The web site, called STEWARDS (Sustaining the
Earth's Watersheds, Agricultural Research Data System), has interactive
maps of watersheds. The site allows users to see the topography of the
watersheds and the instrument locations, as well as download data.
Jean
Steiner, director of the
ARS
Grazinglands Research Laboratory in El Reno, Okla., came up with the idea
of organizing data from watersheds nationwide into one site with a standardized
format. One key purpose is to make the information available to people involved
in the Conservation
Effects Assessment Project (CEAP) and to expand the usefulness of the
information gathered at each watershed for nationwide analyses.

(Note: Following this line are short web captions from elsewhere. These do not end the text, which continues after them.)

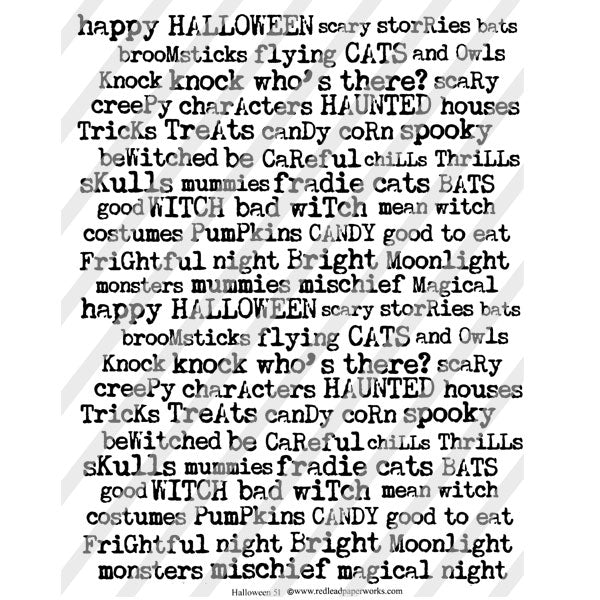 Halloween Collage Sheet 51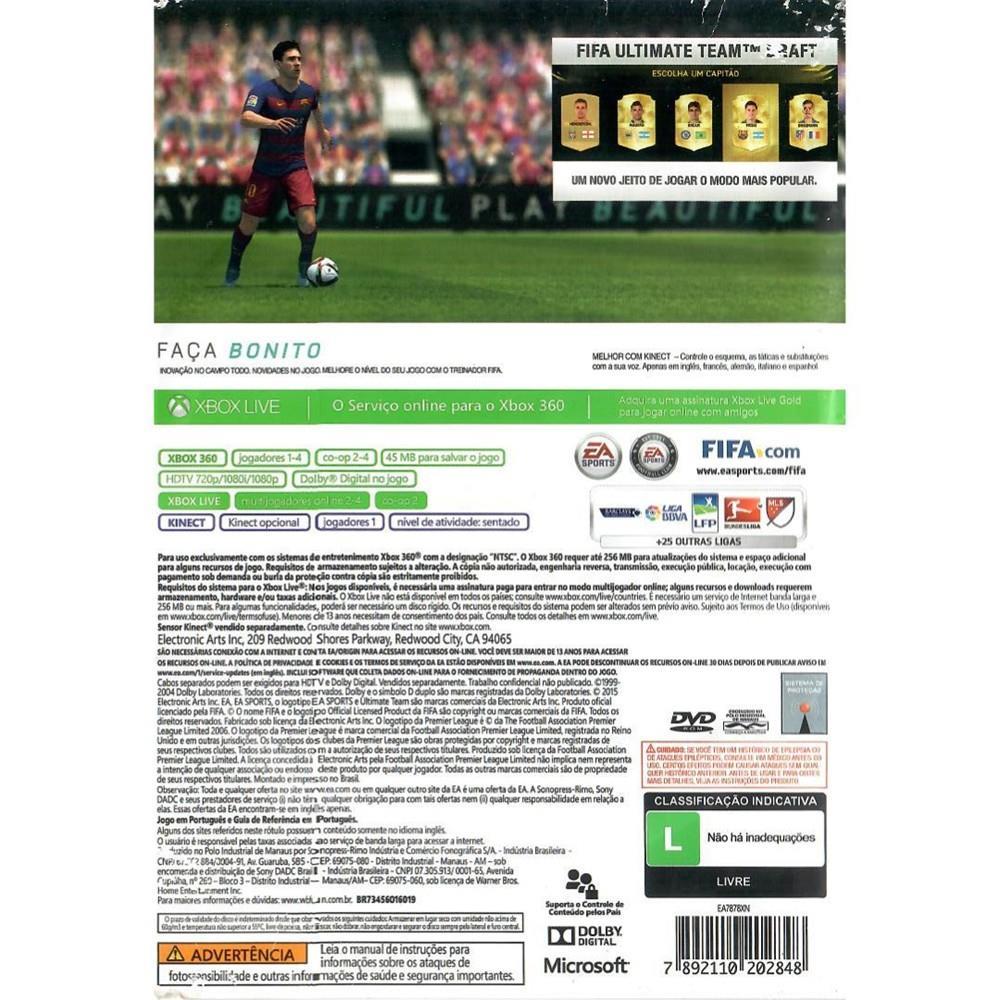 Fifa 16 - Xbox 360 (Usado)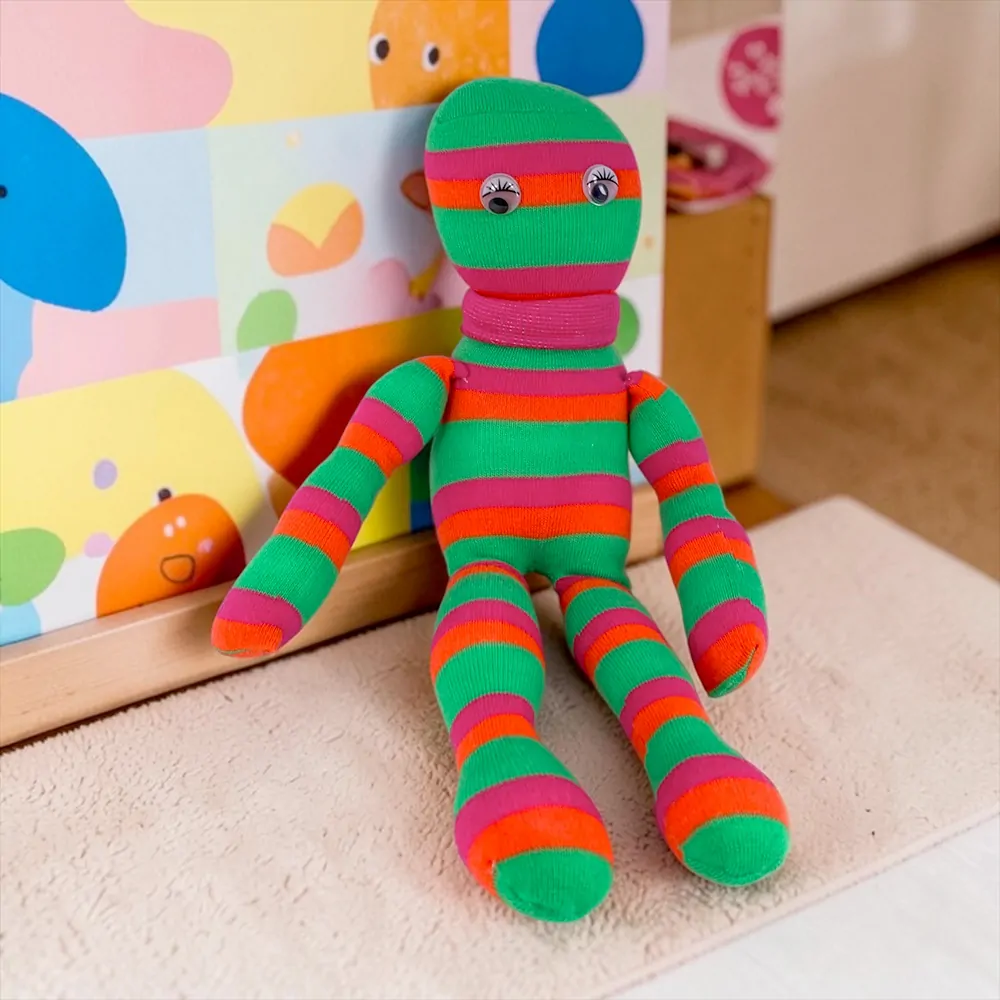Плетена плюшена играчка Chippo 21-66-3531-101  Човече  Мърдащо се око  Мек плюш  35 см  Многоцветен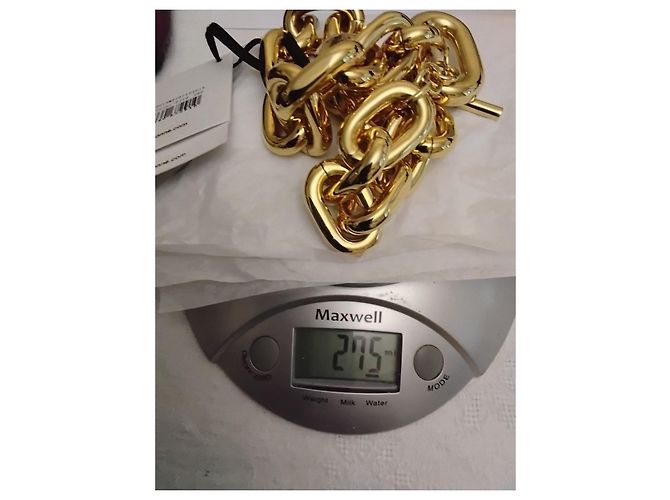 Paco Rabanne Collana Rabanne XL Link Gold-Tone D'oro - vista 11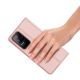 7. Dux Ducis Skin Pro Holster Cover Flip Cover für Xiaomi Poco F4 5G rosa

CEAP began in 2003 as a multi-agency effort to quantify the
environmental benefits of conservation practices used by private landowners
participating in selected U.S. Department of
Agriculture (USDA) conservation programs.
But the data are also crucial to others doing hydrological analyses,
and to the public, especially to people living in these watersheds.
The data include information on pesticides, nitrogen and phosphorous
in streams, rivers, lakes and drinking water reservoirs. The web site also has
data on daily stream discharge levels, air and soil temperature and other
weather data.
In addition to Steiner, the ARS team, now led by
Jerry
Hatfield, laboratory director at Ames, Iowa, also included Cropland CEAP
Coordinator
John
Sadler at Columbia, Mo.; Jin-Song Chen, formerly a hydrologist at El Reno;
information technology specialists Greg Wilson at Beltsville, Md., John Ross at
El Reno, Teri Oster at Columbia, David James and Kevin Cole at Ames; and
computer programmer Bruce Vandenberg at Fort Collins, Colo.
Two papers on STEWARDS appear in the November-December 2008 issue of
the Journal of Soil and Water
Conservation.
ARS is a scientific research agency in USDA.